Word for word, repeat the lines of the records from the one containing "Based on what" through the last line, both included.

--- start Records supplied ---

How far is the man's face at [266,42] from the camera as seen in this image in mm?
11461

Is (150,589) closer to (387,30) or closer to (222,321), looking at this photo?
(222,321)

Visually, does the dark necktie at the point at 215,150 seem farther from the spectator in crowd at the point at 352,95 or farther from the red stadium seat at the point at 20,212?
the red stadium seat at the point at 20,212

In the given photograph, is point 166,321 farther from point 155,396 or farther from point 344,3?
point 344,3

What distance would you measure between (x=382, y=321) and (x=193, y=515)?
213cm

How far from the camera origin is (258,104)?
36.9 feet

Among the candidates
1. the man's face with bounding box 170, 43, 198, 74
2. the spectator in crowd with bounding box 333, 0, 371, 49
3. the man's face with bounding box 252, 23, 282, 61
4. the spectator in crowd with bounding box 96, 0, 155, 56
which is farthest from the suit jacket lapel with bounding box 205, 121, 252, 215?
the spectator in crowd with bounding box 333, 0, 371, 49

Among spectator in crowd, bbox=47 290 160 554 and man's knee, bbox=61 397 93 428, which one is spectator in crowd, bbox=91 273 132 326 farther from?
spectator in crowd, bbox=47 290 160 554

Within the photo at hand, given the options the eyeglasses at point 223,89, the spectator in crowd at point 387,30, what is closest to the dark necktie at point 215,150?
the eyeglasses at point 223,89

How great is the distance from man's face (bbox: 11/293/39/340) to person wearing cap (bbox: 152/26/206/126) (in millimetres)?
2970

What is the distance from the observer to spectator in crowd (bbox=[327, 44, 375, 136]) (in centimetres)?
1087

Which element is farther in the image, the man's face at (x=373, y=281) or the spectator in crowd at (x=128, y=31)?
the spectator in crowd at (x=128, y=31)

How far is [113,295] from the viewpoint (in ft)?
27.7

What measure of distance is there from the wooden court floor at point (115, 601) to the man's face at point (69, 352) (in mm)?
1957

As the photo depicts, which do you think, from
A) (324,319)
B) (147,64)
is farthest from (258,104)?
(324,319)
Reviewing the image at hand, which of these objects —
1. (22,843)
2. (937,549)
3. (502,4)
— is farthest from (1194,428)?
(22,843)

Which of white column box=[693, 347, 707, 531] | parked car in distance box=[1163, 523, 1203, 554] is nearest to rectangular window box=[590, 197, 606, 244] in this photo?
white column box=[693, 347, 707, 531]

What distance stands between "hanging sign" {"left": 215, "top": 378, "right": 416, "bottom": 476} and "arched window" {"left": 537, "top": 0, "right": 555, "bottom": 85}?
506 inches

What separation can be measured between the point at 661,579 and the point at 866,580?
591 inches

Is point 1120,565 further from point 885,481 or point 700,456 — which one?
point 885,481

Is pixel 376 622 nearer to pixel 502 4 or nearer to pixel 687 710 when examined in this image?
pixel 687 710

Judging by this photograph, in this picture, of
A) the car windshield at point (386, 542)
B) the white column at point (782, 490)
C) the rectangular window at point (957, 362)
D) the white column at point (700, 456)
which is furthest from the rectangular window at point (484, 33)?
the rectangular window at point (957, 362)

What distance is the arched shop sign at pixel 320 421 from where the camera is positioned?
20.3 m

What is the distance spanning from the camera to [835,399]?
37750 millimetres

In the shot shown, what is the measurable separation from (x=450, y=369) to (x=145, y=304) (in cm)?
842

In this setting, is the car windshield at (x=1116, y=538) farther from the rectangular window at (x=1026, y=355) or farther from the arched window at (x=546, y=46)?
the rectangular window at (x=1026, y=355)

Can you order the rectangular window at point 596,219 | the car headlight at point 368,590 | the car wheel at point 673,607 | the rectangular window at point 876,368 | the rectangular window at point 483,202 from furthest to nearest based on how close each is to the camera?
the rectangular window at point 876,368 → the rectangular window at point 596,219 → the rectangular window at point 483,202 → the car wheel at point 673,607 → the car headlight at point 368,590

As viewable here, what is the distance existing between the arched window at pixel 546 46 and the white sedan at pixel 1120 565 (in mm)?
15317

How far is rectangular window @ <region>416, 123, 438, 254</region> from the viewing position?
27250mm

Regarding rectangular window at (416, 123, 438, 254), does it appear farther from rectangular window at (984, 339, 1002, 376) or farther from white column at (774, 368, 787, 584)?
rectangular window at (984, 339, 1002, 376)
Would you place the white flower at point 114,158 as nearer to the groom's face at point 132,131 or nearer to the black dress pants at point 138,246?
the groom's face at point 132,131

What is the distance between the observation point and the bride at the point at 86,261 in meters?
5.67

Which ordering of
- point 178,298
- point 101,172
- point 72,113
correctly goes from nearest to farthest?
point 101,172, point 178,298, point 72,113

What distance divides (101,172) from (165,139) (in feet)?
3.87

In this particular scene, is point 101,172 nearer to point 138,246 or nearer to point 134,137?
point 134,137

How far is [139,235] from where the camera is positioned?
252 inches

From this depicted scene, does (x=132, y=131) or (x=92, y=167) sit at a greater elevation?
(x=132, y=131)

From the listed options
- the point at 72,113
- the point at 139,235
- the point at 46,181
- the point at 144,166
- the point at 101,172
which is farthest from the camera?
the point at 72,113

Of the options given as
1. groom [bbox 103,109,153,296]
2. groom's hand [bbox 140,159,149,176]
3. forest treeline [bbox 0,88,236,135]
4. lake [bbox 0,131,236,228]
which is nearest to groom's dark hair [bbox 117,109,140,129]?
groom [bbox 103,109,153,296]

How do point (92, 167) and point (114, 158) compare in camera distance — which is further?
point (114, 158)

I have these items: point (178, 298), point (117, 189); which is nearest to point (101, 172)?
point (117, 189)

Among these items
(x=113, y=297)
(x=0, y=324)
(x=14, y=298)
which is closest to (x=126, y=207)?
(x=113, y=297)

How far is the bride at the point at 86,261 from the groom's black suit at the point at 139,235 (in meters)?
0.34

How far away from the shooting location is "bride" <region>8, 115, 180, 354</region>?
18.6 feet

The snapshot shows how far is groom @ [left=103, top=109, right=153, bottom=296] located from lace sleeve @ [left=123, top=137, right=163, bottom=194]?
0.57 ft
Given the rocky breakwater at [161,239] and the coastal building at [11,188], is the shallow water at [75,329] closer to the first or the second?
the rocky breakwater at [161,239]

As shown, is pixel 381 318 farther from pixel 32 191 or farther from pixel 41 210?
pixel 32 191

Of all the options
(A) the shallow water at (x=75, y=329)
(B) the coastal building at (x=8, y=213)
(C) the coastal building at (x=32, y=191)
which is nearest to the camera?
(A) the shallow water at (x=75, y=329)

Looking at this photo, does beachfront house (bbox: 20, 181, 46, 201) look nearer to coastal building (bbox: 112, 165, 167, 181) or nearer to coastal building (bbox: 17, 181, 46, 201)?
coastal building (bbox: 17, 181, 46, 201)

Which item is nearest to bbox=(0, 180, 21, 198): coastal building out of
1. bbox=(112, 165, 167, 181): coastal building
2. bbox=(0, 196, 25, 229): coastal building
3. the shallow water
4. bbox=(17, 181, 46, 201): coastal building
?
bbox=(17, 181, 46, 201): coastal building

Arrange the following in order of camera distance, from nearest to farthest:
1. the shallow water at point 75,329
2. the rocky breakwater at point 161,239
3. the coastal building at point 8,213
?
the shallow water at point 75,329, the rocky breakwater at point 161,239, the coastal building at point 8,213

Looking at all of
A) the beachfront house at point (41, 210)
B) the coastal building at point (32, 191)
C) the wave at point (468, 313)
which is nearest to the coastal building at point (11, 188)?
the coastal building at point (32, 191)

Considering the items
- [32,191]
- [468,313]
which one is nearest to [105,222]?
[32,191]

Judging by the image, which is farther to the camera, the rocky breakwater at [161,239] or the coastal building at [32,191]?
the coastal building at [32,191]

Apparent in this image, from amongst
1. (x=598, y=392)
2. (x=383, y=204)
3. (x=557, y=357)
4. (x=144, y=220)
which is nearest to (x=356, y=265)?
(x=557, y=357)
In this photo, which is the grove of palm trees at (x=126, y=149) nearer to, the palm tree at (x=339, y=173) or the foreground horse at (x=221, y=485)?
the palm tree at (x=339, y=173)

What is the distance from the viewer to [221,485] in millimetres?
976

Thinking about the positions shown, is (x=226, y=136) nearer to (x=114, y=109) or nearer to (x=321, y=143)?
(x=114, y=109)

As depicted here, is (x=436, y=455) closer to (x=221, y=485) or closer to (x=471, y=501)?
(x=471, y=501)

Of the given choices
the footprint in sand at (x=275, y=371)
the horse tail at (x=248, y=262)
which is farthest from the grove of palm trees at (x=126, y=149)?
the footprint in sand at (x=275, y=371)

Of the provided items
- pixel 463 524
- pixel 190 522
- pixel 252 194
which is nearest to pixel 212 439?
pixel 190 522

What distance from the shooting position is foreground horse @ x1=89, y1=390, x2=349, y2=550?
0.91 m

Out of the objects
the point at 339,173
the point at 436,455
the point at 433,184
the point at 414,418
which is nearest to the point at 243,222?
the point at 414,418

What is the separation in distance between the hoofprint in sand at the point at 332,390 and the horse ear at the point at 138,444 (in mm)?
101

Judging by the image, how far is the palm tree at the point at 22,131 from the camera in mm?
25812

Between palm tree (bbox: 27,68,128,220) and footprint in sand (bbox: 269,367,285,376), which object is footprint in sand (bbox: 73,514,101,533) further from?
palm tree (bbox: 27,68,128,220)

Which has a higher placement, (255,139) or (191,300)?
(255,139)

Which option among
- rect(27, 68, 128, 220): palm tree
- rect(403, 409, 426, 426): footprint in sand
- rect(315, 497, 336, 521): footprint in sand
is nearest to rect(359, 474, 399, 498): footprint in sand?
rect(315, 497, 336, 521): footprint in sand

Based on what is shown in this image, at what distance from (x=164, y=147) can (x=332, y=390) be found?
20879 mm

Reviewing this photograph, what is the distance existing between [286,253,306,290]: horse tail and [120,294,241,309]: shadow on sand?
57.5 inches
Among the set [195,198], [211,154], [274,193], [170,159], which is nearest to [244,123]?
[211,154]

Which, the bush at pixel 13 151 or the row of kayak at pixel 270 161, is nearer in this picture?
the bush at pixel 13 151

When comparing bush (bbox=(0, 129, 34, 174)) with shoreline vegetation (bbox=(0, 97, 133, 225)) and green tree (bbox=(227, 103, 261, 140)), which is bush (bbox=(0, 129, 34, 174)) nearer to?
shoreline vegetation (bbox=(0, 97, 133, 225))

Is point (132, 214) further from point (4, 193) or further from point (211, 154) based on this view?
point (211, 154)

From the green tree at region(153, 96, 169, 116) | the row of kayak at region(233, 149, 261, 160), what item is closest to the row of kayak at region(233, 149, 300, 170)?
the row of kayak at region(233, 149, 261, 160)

--- end Records supplied ---

#### Full response
Based on what is shown in this image, at what distance from (x=164, y=147) can (x=332, y=390) be found?
20879 mm

Reviewing this photograph, what is the distance existing between [286,253,306,290]: horse tail and [120,294,241,309]: shadow on sand?
57.5 inches
Among the set [195,198], [211,154], [274,193], [170,159], which is nearest to [244,123]?
[211,154]

Which, the bush at pixel 13 151 or the row of kayak at pixel 270 161, is nearer in this picture?
the bush at pixel 13 151

When comparing bush (bbox=(0, 129, 34, 174)) with shoreline vegetation (bbox=(0, 97, 133, 225)) and green tree (bbox=(227, 103, 261, 140)), which is bush (bbox=(0, 129, 34, 174)) nearer to?
shoreline vegetation (bbox=(0, 97, 133, 225))

Is point (132, 214) further from point (4, 193) or further from point (211, 154) based on this view?
point (211, 154)

From the green tree at region(153, 96, 169, 116) | the row of kayak at region(233, 149, 261, 160), what item is closest to the row of kayak at region(233, 149, 300, 170)?
the row of kayak at region(233, 149, 261, 160)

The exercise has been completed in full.